_QUESTIONS ON THE MATERIAL_:
(1) Reproduce word for word the stretch of the thread on labels and knowl ids from "The other is" through "issue for them).".
(2) In the thread on labels and knowl ids, condense the paragraph that begins "I was originally going to add an issue" into one shorter sentence that keeps its main facts.
(3) From the thread on labels and knowl ids, list every character that the paragraph beginning "This is not specific to elliptic curves" says is definitely needed in a knowl.

_SOURCE DOCUMENT_:
☆ ☆ ☆ ☆
I can rather easily delete the curves over field 3.1.23.1, edit (upper to lower case) the sou8rce data files and reupload them. Then make a code change so that when labels are entered (into a search box or as a URL) they are converted to lower case -- so as not to break citations in published papers.
More work to do similar for the 5 imaginary quadratic fields though.
There are two things we are looking at. One is characters such as commas and parentheses. It looks like we are going to do away with them in labels.
The other is the uppercase/lowercase situation. There, I think the right thing to do when it comes to labels is to let labels have capital letters, but they should
(1) not rely on case (2) accept lower case in urls (3) use lower case versions for top/bottom knowls
Galois groups is a legacy example. I had previously done (1) and (2). I am about to make a pull request for (3) as a proof of concept.
So I think the consensus is that labels should (possibly after converting to lower case) always be valid knowl ids. Given that there is already an issue for ecnf labels (see #1147), which as far as I know are the only current labels that can't be used in knowl ids, I'm going to close this (if anyone knows of other labels that are problematic, please raise an issue for them).
I was originally going to add an issue for not having top knowls for elliptic curves over number fields, but in fact, even if this functionality was added to ecnf, it wouldn't work, because many elliptic curves have labels that contain characters such as "[" and "]" that are not allowed in a knowl id.
For example, you cannot create the knowl: "ec.nf.[11,5,1]-a1.top"
This is not specific to elliptic curves over number fields, it causes a problem with Sato-Tate groups, and is likely to cause problems elsewhere as well. Anything character that can appear in a label should be able to appear in a knowl (in particular, we definitely need "(", ")", "[", "]", "{", "}" and possibly "^")
☆ ☆ ☆ ☆
_SUPPLIED DATA_:
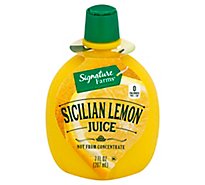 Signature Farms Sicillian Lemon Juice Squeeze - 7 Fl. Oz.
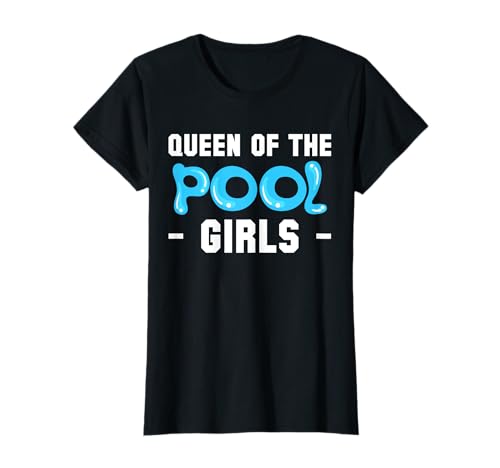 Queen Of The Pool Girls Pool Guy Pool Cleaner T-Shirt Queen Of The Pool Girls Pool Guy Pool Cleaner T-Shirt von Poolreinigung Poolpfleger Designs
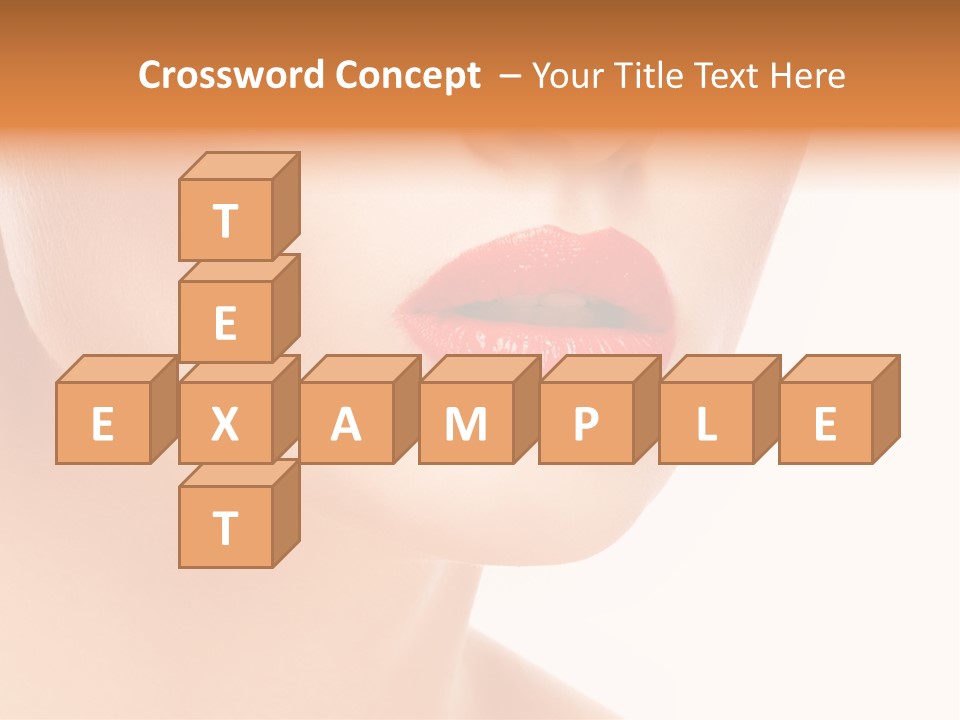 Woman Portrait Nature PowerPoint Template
☆ ☆ ☆ ☆
_ANSWERS BY ITEM_:
(1)
The other is the uppercase/lowercase situation. There, I think the right thing to do when it comes to labels is to let labels have capital letters, but they should
(1) not rely on case (2) accept lower case in urls (3) use lower case versions for top/bottom knowls
Galois groups is a legacy example. I had previously done (1) and (2). I am about to make a pull request for (3) as a proof of concept.
So I think the consensus is that labels should (possibly after converting to lower case) always be valid knowl ids. Given that there is already an issue for ecnf labels (see #1147), which as far as I know are the only current labels that can't be used in knowl ids, I'm going to close this (if anyone knows of other labels that are problematic, please raise an issue for them).

(2) The writer meant to file an issue about elliptic curves over number fields lacking top knowls, but adding that to ecnf wouldn't work, because many of those curves have labels containing characters such as "[" and "]", which are not allowed in a knowl id.

(3)
- (
- )
- [
- ]
- {
- }